SM24B-03
Effects of Drift-Shell Splitting by Chorus Waves on Radiation Belt Electrons
Tuesday, 15 December 2015: 16:30
2018 (Moscone West)
Anthony Arthur Chan1, Liheng Zheng2, Thomas Paul O'Brien III3, Weichao Tu4, Gregory Cunningham4, Scot Richard Elkington5 and Jay Albert6, (1)Rice University, Houston, TX, United States, (2)Rice Univ-Physics & Astronomy, Houston, TX, United States, (3)Aerospace Corporation Chantilly, Chantilly, VA, United States, (4)Los Alamos National Laboratory, Los Alamos, NM, United States, (5)Laboratory for Atmospheric and Space Physics, Boulder, CO, United States, (6)Air Force Research Laboratory Albuquerque, Albuquerque, NM, United States
Abstract:
Drift shell splitting in the radiation belts breaks all three adiabatic invariants of charged particle motion via pitch angle scattering, and produces new diffusion terms that fully populate the diffusion tensor in the Fokker-Planck equation.
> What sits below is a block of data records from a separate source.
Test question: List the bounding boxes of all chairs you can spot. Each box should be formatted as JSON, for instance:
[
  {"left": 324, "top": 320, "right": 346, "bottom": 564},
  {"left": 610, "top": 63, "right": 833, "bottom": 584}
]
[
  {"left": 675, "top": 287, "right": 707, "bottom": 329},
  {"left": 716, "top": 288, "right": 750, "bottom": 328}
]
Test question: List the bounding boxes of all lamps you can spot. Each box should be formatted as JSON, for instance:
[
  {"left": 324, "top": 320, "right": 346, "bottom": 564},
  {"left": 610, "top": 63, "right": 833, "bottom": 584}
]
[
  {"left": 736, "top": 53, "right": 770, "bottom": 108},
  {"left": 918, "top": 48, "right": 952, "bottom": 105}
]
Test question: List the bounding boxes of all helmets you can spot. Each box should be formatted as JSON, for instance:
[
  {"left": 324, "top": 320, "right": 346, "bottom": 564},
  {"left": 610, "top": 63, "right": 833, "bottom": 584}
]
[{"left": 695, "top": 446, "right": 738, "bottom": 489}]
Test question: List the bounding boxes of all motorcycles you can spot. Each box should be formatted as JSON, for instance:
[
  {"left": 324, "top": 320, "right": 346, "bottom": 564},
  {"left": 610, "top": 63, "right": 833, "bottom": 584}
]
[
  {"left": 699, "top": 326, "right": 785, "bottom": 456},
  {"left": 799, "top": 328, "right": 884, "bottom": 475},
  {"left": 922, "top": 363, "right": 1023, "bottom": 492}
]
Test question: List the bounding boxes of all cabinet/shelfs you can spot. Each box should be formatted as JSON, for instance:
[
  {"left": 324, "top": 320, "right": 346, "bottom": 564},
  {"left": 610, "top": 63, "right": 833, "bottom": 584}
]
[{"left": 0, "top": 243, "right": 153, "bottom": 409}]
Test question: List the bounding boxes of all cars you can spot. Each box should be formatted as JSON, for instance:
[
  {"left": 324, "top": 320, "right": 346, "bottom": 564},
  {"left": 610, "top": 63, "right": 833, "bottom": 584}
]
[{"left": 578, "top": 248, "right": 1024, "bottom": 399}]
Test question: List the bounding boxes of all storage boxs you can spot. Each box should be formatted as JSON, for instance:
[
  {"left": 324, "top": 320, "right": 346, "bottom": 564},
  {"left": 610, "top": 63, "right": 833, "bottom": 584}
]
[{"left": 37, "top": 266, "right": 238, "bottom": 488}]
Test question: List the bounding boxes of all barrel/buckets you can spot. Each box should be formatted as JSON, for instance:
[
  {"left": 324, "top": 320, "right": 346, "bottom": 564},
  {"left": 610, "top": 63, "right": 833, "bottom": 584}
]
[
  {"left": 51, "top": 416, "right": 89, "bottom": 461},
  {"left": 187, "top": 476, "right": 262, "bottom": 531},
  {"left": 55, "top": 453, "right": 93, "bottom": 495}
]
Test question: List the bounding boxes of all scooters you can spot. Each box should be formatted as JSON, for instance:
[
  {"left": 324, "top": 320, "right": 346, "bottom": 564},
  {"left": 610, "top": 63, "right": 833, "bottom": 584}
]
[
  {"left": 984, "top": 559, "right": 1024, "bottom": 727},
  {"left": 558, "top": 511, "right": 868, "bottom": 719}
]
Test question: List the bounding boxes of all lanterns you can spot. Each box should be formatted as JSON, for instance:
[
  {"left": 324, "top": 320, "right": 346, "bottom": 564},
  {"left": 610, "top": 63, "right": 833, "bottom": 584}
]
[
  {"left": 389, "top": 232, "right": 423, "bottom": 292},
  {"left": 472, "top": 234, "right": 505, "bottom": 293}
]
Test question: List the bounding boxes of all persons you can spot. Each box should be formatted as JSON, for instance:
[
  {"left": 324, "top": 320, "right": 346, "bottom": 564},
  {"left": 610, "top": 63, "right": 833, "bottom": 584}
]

Based on the stochastic differential equation method, the Radbelt Electron Model (REM) simulation code allows us to solve such a fully three-dimensional Fokker-Planck equation, and to elucidate the sources and transport mechanisms behind the phase space density variations. REM has been used to perform simulations with an empirical initial phase space density followed by a seed electron injection, with a Tsyganenko 1989 magnetic field model, and with chorus wave and ULF wave diffusion models. Our simulation results show that adding drift shell splitting changes the phase space location of the source to smaller L shells, which typically reduces local electron energization (compared to neglecting drift-shell splitting effects). Simulation results with and without drift-shell splitting effects are compared with Van Allen Probe measurements.